So now it is about benchmarks, before it was mostly the "feel" of 8GB*. Previously showed many examples of how 8GB is/were keeping these Macs down. And it is an apple's to pear's comparison: iOS is less of a multitasking OS, while Mac OS is. And talking about benchmarks: the latest Cinebench GPU does not even run on 8GB Macs:
https://www.maxon.net/en/tech-info-cinebench Now lets compare Cinebench R24 GPU scores of a M3 with 8GB vs. M1Pro 16gb: the lattter will score infitely better....
"More RAM can allow more processes to run simultaneously without being binned, that’s it."
Exactly, totally agree. That was the whole point of this thread! Yes, an M3 can go screaming fast if you just give it 1 task (except Cinebench GPU). But now try using it as an actual multitasking computer instead of babysitting open windows and see it get bogged down by lack of ram.

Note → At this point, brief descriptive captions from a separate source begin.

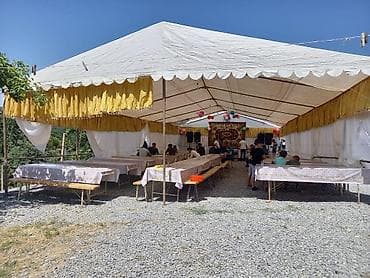 аренда мини футбольного поля: 300 neferlik toy magari satilir butun qablari var 300 neferlik — 3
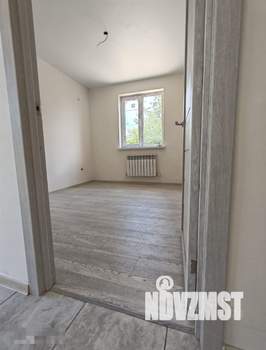 Дом 85м&sup2;, 1-этажный, участок 3 сот.  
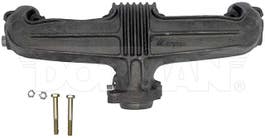 Exhaust Manifold Kit - Includes Required Gaskets And Hardware 674-233 101007 SK674233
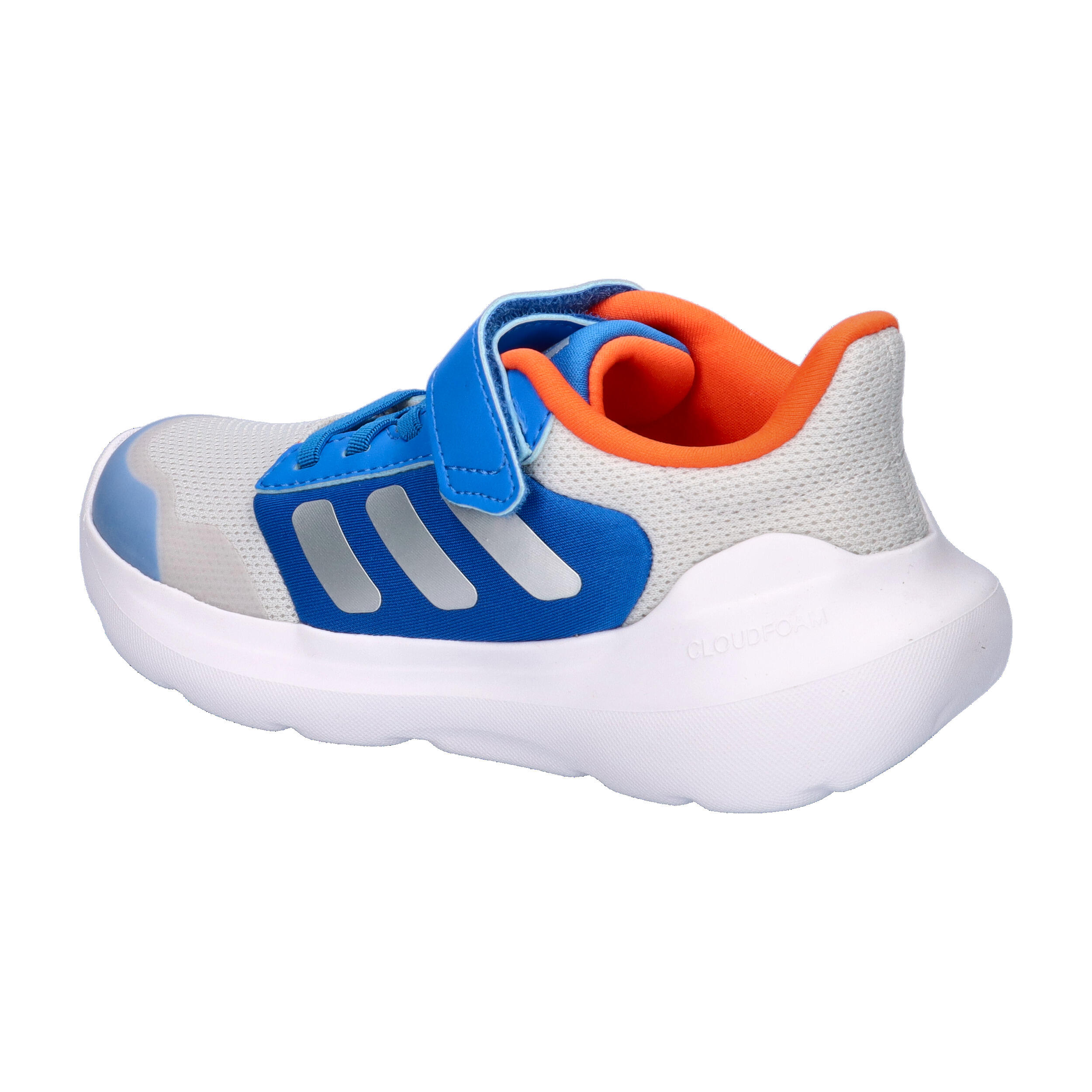 Baskets Adidas modèle IH1049 pour enfants 3/7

*I definetly notice when the "feel" of my computer seems off and somewhat slow. And lo and behold: my memory pressure was yellow. Of course, still useable, but annoying hickups during typing in large documents etc. Let alone doing more heavy lifting in Lightroom or similar apps at the same time.
Benchmarks have never proved 8GB models are “useless” or “incapable of multitasking” as you people repeatedly have tried to claim… And while benchmarks aren’t the only standard, (I do think that personal use and experience with the system is generally more important), we were talking about the existence of 8GB M4 chips and their performance, so a benchmark in this case is quite relevant for comparison. Furthermore, again, GeekBench is running on both, so the benchmark scores are comparable because they come from the same source running the same test. The OS is irrelevant to that. That’s why we can make benchmark comparisons between Windows and Mac, Android and iOS, etc…
No, the whole point your side wanted to make in this thread is that Apple’s “cheating” customers, is big bad stingy company that doesn’t give nice things away for free, is “anti-consumer”, “greedy”, that no-one can multitask with 8GB of RAM (not true), no one can run more than 3 apps with 8GB RAM (also not true), that 8GB Macs can’t support “pro” workflows (forget about all the professionals using 8GB Macs for their professional duties and insert arbitrary idea of some niche “pro workflow”…), etc. These were the claims leveled by your side of the debate. And none of them have been proven, and have actually been soundly disproven repeatedly. And yes, I’ve never debated that more RAM can mean more simultaneous processes running. The thing is though, this isn’t necessary for the vast majority of base-spec users. Let’s say the 8GB configuration supports 20 apps open at once (it actually can support more than that), then a higher RAM spec may support more simultaneous apps, but 20 apps is likely more than most people leave open at once, and more than most people likely need for multitasking or their professional duties even. At some point the difference is meaningless for average base-spec users because they never exceed that limit anyways. It would be like saying “look, this configuration has enough RAM to support a million Safari tabs open”. What difference does it make if you never exceed 400?
As I have said before, I can run Affinity Photo with several large projects open, Affinity Designer with several large projects open, Blender with a fairly large 3D model open, plus various background apps like Safari with around a dozen tabs open, Notes, Photos, Calendar, and other smaller apps all at once, with no slowdowns or beachballs…. This is far from an average workflow you’d expect from a typical base-spec customer, and it runs beautifully on the 8GB M1 Mac…
The problem is that your side of the argument has made dozens of wild claims and accusations against Apple that you still can’t prove. Not to mention all of the claims that are just wild, like “you can’t run more than 3 apps at once on an 8GB Mac”. What utter nonsense of a claim… And let’s also not forget that many of these people are admittedly non Apple customers, and anti-Apple. They’re coming here into a Mac fan forum to try to create trouble over an artificial scandal propped up by some clickbait shisters…. Again, Apple choosing to change specs on a new model of product doesn’t mean they were wrong for not doing so on prior models, or were somehow being “greedy” or “stingy”… Every new model includes some spec changes.